Soudain, tu sens son bras sur tes épaules et sa main se pose juste à côté de ton cou. Ca faisait très longtemps que personne ne t’avait touché, tu te sens un peu mal-à-l’aise mais tu ne le repousse pas. Après quelques secondes, tu sens la chaleur de sa peau et, indéniablement, ça te fait de l’effet.


“Alors, c’est quand qu’on se la fume ? J’espère que c’est de la bonne au moins !

- Euh… je sais pas.”


Tu commences à bégayer, ce qui le fait rire encore plus fort. Il sort son briquet et l’allume. Tu ramènes la cigarette à tes lèvres en tremblant et t’approches de la flamme. Il recule son bras, te forçant à te pencher un peu trop de son visage. Tu recules en aspirant ta première bouffée et tu commences à tousser, ce qui le fait à nouveau rire.

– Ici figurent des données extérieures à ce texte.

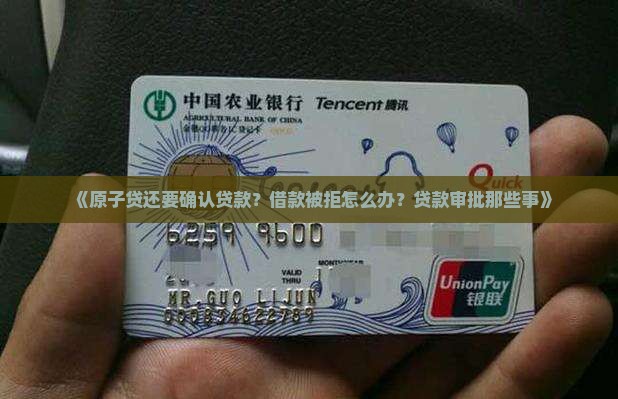 《原子贷还要确认贷款？借款被拒怎么办？贷款审批那些事》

“Ca faisait aussi longtemps que ça ?”


Chacune de ses phrases est lourde de sous-entendus. Tu hoches la tête, peinant à retrouver ton souffle.


“Ce soir, quand tout le monde sera couché, on se retrouve en bas de la tour de garde. J’aurai tout ce qu’il faut pour rouler. Ca marche ma jolie ?

- O… oké…”


Il se lève, se retourne, te lance un clin d’oeil qui te remet dans tous tes états et descend la rue, démarche chaloupée à souhait et disparaît derrière la dernière maison. Tu prends une nouvelle bouffée de la cigarette qui s’est déjà consumée à moitié toute seule, tousses encore un peu et finis par l’écraser, c’est quand même bien dégueulasse. Le soleil commence à rejoindre l’horizon et tu sens une boule se former dans ton estomac. Qu’est-ce-qui t’as pris ? Tu t’es mise dans une jolie merde et tu ne vois pas trop comment en sortir.